Graph understanding data
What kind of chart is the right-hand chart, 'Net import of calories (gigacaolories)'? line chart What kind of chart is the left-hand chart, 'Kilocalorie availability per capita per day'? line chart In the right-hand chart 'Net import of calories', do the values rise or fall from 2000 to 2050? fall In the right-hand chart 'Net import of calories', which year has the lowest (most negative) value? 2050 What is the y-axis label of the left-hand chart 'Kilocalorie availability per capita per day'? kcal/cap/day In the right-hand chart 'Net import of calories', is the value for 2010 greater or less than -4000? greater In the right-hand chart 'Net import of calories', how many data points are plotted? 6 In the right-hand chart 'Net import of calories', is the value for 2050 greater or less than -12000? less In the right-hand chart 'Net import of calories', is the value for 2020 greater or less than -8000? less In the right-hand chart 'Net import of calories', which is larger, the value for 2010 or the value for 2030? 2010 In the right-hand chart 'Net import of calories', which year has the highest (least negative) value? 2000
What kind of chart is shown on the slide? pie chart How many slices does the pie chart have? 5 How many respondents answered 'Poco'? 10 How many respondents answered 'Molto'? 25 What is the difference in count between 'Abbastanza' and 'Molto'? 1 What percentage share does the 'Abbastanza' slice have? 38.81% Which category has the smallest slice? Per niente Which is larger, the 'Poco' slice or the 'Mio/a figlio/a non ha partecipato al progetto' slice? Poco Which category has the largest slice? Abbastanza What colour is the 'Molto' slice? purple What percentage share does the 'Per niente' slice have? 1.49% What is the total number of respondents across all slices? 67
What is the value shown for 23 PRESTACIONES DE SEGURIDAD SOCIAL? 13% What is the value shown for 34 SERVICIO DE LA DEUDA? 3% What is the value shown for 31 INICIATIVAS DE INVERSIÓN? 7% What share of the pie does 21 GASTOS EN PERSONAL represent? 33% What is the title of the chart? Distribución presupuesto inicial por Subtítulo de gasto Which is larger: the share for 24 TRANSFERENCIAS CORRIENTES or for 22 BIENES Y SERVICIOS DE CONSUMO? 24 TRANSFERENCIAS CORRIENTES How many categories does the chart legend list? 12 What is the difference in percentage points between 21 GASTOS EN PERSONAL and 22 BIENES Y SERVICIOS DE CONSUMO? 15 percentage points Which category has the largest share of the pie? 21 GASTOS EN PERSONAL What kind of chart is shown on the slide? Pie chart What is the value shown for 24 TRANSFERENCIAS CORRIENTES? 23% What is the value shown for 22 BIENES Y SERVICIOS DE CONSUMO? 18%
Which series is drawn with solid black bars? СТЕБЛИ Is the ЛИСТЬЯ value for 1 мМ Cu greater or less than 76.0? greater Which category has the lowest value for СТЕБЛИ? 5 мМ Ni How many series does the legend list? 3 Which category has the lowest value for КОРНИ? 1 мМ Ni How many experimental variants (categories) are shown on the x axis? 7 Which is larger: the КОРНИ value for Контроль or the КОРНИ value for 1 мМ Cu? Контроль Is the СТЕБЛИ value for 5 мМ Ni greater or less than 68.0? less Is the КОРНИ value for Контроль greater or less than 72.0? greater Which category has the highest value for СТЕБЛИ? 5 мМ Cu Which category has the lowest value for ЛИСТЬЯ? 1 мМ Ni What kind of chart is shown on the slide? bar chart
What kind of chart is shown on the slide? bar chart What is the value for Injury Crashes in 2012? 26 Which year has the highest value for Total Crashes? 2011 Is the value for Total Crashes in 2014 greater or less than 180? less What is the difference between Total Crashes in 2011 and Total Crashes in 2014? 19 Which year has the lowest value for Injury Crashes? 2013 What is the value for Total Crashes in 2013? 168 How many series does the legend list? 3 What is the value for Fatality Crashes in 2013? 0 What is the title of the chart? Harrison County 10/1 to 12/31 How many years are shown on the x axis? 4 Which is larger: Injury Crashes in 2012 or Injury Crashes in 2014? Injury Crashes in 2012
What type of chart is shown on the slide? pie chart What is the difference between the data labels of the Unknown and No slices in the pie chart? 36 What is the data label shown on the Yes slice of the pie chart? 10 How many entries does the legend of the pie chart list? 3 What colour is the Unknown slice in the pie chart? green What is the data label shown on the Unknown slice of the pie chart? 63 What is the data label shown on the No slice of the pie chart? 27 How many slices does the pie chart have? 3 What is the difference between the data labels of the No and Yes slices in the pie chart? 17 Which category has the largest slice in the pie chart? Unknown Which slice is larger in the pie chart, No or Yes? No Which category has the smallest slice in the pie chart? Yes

## WHAT THE TASK ASKS
In the listing, take the part that runs from its start through the line containing "all slices? 67" and write it out again with "respondents" changed to "participants" wherever it occurs. Keep everything else identical.

## SOLVED EXERCISE
What kind of chart is the right-hand chart, 'Net import of calories (gigacaolories)'? line chart What kind of chart is the left-hand chart, 'Kilocalorie availability per capita per day'? line chart In the right-hand chart 'Net import of calories', do the values rise or fall from 2000 to 2050? fall In the right-hand chart 'Net import of calories', which year has the lowest (most negative) value? 2050 What is the y-axis label of the left-hand chart 'Kilocalorie availability per capita per day'? kcal/cap/day In the right-hand chart 'Net import of calories', is the value for 2010 greater or less than -4000? greater In the right-hand chart 'Net import of calories', how many data points are plotted? 6 In the right-hand chart 'Net import of calories', is the value for 2050 greater or less than -12000? less In the right-hand chart 'Net import of calories', is the value for 2020 greater or less than -8000? less In the right-hand chart 'Net import of calories', which is larger, the value for 2010 or the value for 2030? 2010 In the right-hand chart 'Net import of calories', which year has the highest (least negative) value? 2000
What kind of chart is shown on the slide? pie chart How many slices does the pie chart have? 5 How many participants answered 'Poco'? 10 How many participants answered 'Molto'? 25 What is the difference in count between 'Abbastanza' and 'Molto'? 1 What percentage share does the 'Abbastanza' slice have? 38.81% Which category has the smallest slice? Per niente Which is larger, the 'Poco' slice or the 'Mio/a figlio/a non ha partecipato al progetto' slice? Poco Which category has the largest slice? Abbastanza What colour is the 'Molto' slice? purple What percentage share does the 'Per niente' slice have? 1.49% What is the total number of participants across all slices? 67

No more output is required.